Jones: What?! Unacceptable. I want an old school draft board, with each player’s name and school written on a plaque that I can move up and down at my behest. It feels more God-like that way. It’s like Star Wars, where they play chess with those tiny monsters. In fact, I would like little action figures of all 500 draft prospects, so I can make ‘em fight! Make that happen!

Assistant: Yes, sir.

Jones: And I want the ESPN camera behind my right shoulder, so it looks like I’m presiding over the room, which I am.

Assistant: Yes, sir.

Jones: And I need a bottle of Lubriderm close by, so that Ed Werder doesn’t chafe my penis when he’s rubbing me down.

Assistant: Yes, sir.

Jones: Hey, fatty!

(pulls chain)

Wade: Sir?

Jones: Did you figure out the conference calling equipment like I told you?

Wade: I think so.

Jones: Then let’s call the ghost of Tex Schramm now and see if it works.

Wade: You can’t call ghosts, sir.

Jones: Just fuckin’ do it, Flubber!

(one hour later)

Tex: Hello?

Jones: Good! It fuckin’ works! Hey there, Tex!

Tex: Can we hurry this up? I got another meeting in ten.

Jones: You look here, you dead piece of shit! I spent an hour getting you on this phone. You aren’t going nowhere! I need you to help me compile my list of “Surprise Draft Picks”. You know, the ones no one sees comin’.

Tex: Ugh.

Jones: And where’s the mechanical bull?
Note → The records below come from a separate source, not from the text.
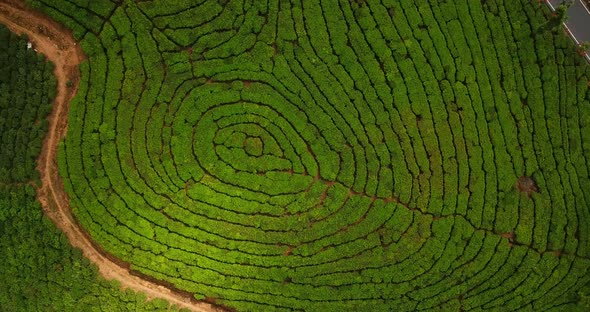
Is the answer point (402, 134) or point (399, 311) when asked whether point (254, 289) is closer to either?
point (399, 311)

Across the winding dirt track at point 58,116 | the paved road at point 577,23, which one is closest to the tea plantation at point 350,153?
the paved road at point 577,23

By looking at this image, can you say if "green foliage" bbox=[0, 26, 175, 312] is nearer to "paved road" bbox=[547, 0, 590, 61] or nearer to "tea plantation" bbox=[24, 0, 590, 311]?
"tea plantation" bbox=[24, 0, 590, 311]

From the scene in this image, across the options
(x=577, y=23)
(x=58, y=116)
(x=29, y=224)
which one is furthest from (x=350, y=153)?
(x=29, y=224)

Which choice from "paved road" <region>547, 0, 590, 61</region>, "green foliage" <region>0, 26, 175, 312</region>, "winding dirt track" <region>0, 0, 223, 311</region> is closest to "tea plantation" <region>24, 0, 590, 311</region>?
"paved road" <region>547, 0, 590, 61</region>

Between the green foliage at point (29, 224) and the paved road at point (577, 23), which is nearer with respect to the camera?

Jennifer, take this list down…

Assistant: Yes, sir.

Jones: We need a a mechanical bull, a LIVE bull, a 30′ foot Tostitos banner, a 1950′s style soda fountain, a pile of gold bricks that I can stand near at all times, a lifesize cutout for me for whenever I go take a shit, four mules, brownies AND blondies, ten crates of fresh cigars, a large cache of automatic weapons, Fiji water, a Bill Parcells lookalike I can shoot at, a mounted trophy of a moose’s head, notepads and pencils for everyone, a bearskin rug, artificial stalactites that I can have dropped on people at a moment’s notice, a compass, one of those oversized beach balls, and a fresh cheese and fruit plate no one will touch. Got all that?

Assistant: Yep.

Jones: Now that’s a draft room! Giddyfuckingup!